Passavam por lugares nunca antes visto pelo homem, caminhando ao lado do mar de águas mornas e cristalinas. Viram monstros que ninguém nunca viu, alguns selvagens outros não. Thanatos sempre se surpreendia, cada dia que passava era como se sua vida mudasse, seus conceitos sobre os monstros também, tudo o que tinha aprendido sobre a maldade dos monstros estava á prova.

Depois de dias de caminhada ele se depara com uma criatura singular, era um humanóide de pedra, tinha cerca de 3 metros de altura, mas era completamente inofensivo, por vezes era possível vê-los admirando o mar ou alguma outra coisa bela, por mais perigoso que aparentasse era apenas aparência.

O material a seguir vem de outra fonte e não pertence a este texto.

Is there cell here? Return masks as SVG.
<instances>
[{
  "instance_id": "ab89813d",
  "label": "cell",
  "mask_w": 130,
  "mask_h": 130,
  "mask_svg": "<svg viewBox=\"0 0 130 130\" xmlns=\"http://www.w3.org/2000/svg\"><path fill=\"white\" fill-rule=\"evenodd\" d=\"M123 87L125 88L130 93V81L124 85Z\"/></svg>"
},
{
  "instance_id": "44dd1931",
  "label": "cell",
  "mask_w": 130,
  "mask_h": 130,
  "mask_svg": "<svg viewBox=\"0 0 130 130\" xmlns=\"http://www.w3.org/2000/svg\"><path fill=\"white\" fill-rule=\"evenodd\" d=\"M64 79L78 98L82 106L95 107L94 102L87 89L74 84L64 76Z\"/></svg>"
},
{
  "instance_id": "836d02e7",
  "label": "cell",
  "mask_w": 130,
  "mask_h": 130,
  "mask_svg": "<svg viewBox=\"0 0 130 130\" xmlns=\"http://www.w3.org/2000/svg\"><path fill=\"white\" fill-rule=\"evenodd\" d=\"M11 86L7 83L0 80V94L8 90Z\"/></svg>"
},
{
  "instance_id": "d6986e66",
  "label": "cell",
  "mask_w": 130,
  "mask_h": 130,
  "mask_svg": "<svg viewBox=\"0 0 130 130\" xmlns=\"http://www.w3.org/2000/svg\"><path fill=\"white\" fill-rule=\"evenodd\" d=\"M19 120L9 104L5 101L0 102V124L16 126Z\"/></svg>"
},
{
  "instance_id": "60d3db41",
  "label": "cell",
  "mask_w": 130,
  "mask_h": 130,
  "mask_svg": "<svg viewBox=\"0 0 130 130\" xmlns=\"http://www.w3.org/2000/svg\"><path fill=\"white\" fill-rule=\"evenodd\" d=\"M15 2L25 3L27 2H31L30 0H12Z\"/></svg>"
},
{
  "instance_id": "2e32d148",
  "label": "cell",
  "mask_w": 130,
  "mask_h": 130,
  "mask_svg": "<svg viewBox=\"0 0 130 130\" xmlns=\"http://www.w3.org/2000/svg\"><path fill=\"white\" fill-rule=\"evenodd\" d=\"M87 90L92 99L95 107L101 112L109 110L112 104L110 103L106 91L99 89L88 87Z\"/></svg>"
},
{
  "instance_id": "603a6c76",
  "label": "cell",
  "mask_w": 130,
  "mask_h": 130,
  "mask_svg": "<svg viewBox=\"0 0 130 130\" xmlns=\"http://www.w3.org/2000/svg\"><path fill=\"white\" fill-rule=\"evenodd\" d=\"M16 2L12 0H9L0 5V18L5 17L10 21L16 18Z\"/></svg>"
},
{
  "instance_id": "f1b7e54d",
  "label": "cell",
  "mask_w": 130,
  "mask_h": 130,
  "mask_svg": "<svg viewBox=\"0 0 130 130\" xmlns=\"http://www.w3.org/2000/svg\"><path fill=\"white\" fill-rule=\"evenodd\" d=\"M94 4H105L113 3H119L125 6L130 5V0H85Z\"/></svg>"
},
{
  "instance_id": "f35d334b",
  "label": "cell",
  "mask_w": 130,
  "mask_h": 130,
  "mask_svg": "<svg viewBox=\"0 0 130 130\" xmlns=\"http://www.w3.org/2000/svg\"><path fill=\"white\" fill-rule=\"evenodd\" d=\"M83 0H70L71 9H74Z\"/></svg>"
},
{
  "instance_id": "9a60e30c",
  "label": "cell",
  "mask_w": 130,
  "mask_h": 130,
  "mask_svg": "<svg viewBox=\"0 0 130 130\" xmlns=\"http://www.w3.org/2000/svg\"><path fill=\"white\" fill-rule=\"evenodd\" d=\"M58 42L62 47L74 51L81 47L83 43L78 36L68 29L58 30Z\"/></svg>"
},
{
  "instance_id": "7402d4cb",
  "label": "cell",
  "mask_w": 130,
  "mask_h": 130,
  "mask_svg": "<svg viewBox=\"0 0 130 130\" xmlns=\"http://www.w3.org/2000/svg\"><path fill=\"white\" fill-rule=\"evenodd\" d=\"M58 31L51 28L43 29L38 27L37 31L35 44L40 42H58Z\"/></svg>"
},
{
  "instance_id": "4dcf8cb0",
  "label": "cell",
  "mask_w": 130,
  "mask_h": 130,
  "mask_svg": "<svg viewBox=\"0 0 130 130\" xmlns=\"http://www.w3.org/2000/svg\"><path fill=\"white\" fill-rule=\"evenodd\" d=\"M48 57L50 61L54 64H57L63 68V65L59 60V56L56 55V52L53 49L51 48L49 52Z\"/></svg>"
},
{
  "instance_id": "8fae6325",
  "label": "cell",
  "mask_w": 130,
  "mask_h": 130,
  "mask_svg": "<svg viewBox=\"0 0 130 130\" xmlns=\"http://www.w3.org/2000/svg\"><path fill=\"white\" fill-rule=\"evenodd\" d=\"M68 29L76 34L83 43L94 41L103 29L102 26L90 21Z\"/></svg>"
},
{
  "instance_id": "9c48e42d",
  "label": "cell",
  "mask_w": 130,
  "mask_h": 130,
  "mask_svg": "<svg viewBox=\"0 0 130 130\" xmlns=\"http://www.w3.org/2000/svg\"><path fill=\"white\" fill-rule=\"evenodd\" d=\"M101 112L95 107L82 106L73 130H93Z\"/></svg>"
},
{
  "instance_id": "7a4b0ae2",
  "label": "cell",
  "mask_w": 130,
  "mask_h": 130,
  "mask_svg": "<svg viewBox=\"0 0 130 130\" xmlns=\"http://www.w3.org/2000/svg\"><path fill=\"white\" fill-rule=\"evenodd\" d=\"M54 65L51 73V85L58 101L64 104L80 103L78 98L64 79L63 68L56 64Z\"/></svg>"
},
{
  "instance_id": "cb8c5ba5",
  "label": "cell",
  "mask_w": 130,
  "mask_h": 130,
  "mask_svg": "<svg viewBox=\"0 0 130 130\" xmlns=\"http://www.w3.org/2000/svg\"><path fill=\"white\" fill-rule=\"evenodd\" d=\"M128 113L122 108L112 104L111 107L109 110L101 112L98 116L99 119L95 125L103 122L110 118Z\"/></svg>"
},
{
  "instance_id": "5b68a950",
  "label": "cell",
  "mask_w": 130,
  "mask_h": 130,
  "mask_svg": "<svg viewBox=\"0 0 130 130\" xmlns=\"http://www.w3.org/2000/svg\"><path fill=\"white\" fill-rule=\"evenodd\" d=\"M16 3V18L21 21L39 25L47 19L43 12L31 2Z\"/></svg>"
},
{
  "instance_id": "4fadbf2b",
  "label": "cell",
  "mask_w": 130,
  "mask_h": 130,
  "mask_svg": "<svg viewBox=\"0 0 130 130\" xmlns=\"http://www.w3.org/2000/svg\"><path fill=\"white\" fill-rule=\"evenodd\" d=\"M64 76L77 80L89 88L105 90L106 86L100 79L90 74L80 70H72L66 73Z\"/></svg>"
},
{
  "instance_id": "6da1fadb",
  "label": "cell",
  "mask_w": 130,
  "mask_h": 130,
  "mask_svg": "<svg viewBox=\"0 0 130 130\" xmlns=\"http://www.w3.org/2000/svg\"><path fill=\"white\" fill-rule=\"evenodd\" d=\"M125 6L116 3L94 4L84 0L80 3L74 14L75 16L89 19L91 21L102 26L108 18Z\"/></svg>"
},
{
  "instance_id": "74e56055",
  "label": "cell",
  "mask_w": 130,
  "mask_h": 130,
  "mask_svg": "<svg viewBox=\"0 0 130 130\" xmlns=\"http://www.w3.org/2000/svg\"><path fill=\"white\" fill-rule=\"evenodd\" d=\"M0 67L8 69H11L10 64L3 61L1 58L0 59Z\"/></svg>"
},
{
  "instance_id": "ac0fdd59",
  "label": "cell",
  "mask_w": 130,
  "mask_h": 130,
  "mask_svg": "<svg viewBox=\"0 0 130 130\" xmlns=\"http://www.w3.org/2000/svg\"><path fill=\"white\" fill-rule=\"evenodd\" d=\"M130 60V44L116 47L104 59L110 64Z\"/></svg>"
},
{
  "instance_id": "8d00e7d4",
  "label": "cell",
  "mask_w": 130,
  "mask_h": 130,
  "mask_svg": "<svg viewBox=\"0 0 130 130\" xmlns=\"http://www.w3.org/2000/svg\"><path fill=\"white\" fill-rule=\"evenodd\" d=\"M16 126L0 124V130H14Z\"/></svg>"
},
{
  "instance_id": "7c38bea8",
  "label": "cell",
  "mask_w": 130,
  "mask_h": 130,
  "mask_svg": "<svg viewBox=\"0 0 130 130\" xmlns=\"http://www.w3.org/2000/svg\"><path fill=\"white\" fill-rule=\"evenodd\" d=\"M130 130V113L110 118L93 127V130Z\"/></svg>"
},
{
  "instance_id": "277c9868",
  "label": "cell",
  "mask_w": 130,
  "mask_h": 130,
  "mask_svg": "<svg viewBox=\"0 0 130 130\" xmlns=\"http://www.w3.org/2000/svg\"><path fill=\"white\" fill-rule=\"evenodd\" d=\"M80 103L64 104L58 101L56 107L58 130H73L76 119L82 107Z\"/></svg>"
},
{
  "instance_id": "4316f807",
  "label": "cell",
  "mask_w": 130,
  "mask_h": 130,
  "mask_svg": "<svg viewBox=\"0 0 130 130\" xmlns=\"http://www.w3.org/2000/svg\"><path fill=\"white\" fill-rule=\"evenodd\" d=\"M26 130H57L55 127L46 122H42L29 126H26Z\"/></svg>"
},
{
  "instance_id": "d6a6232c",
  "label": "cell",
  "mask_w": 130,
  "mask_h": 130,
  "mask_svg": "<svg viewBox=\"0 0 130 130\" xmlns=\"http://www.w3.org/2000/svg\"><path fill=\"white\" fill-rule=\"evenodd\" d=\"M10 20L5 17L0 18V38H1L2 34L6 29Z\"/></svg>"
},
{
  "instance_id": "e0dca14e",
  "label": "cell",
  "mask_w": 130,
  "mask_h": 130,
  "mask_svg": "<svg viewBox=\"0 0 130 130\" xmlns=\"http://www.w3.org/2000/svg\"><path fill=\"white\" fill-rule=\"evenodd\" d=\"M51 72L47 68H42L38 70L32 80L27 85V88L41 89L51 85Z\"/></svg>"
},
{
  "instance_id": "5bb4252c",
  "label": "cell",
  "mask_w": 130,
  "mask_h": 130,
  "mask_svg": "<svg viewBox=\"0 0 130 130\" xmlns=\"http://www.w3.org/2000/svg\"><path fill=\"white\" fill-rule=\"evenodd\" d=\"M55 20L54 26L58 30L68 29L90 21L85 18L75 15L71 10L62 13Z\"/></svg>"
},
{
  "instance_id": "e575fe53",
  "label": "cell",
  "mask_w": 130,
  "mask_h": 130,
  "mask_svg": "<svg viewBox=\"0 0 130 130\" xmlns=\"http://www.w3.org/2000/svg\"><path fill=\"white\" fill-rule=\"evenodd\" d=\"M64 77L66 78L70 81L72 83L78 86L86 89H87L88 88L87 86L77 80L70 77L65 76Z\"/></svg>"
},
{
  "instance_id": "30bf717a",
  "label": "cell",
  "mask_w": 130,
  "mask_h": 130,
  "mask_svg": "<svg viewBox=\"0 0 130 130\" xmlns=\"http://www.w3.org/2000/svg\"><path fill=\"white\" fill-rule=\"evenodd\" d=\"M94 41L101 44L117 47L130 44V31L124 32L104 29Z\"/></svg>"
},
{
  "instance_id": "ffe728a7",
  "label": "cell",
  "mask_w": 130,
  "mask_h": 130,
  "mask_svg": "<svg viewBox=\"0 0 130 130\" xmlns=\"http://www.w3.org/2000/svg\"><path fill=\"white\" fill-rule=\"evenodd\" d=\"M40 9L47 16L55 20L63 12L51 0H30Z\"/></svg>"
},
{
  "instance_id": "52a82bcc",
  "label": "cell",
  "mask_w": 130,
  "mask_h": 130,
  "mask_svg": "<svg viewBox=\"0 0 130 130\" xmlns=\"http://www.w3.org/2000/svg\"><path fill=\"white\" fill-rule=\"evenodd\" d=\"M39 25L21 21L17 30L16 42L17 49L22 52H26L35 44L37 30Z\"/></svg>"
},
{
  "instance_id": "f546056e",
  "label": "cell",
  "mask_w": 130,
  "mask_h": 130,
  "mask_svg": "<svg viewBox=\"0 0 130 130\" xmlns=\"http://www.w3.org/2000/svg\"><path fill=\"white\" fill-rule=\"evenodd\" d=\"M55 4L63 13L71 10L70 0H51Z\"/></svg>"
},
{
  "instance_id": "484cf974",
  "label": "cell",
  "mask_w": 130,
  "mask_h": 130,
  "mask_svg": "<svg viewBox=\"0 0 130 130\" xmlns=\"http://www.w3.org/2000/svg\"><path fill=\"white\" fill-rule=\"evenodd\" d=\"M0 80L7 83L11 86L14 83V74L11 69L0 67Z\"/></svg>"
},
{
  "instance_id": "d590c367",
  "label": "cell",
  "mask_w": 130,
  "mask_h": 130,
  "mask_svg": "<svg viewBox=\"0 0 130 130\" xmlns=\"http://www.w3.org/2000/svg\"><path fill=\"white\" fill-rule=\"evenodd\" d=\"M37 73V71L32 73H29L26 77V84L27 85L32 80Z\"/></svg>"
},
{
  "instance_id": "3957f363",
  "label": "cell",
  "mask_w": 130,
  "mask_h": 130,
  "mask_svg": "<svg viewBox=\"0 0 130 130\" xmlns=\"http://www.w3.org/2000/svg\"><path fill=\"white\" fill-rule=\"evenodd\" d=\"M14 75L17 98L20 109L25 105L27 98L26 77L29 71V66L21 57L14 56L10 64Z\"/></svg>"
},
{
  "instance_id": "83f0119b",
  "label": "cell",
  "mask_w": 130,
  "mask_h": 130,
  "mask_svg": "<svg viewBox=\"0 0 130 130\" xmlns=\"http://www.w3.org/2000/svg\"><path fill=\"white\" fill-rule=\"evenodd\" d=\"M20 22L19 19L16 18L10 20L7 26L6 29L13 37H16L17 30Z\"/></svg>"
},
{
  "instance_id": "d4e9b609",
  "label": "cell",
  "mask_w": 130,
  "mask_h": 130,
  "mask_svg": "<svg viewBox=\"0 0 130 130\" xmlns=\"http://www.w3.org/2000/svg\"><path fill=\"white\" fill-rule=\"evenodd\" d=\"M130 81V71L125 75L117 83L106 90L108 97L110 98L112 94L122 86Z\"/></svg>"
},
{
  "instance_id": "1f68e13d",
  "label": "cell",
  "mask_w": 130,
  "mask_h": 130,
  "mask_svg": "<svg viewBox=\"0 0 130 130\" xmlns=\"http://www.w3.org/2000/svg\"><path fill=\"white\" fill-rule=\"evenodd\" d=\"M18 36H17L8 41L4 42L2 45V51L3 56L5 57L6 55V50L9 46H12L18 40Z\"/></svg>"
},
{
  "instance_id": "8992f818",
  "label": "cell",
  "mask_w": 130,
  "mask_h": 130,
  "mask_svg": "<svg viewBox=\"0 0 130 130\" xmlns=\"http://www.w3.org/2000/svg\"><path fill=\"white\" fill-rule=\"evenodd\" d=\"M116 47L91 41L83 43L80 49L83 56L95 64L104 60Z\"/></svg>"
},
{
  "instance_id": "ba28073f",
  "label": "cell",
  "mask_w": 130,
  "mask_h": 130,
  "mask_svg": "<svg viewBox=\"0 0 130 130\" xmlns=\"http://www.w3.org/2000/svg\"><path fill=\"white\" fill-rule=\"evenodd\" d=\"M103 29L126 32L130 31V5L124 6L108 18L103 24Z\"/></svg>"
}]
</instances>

Por outro lado, existia uma ave naquele mesmo local, era pequena e não voava, parecia fraca e indefesa, mas assim que encontrou com os dois amigos partiu para o ataque, atacou com todos as forças, com raiva e fúria, mas mesmo seu mais forte ataque não conseguia sequer arranhar a armadura do templário, Thanatos apenas ignorou a criatura e seguiu seu rumo sem interferir com ninguém, depois de um tempo a pequena ave se cansou e fugiu.

— Peco, O mundo é grande, tão grande... Quanta coisa já vimos, presenciamos... Leões-Cobra, mulheres-águia, grifos! Será que um dia a humanidade vai descobrir tudo isso? Os homens vão colonizar essas terras também? Quando eu estava com eles, não sei... Nunca pensei que existiria algo assim, parecia que o mundo todo estava entre minha casa e Prontera, Glast Heim, Geffenia... Mas olha só em nossa volta! Tanta vida e belezas... E não acaba! Todo dia encontramos coisas novas. Vamos seguir nossa jornada amigo, quem sabe o que nos espera atrás daquelas montanhas. - No horizonte já se podia ver claramente uma montanha negra, de rochas escuras como a noite. Eles acamparam em uma gruta ainda naquele dia, aos pés da montanha.

— Sabe amigo, não sei o que seria de mim sem você agora. Acho que teria ficado louco. - Diz o templário acendendo uma fogueira.

Peco se surpreende com a declaração de Thanatos, apenas escuta do lado da fogueira improvisada que Thanatos havia feito com os poucos galhos secos que encontraram no meio do caminho.

— Eu tento esconder... Mas às vezes não consigo... É tão... Difícil Peco. - Thanatos se encolhe perto da parede, chora em silêncio, Peco seu fiel amigo inseparável fica do lado dele, imóvel.

O templário abraça o corpo do amigo e se deixa levar pela tristeza que sentia, nenhum dos dois conseguiu dormir aquela noite. Noite sem lua, sem ruídos, como se todos os monstros e até o vento e a lua se recolhessem para não vê-lo chorar, apenas Peco, só ele continuava do lado de Thanatos, imóvel, a única coisa que podia fazer era orar para os deuses e acreditar que eles também ouvissem os monstros.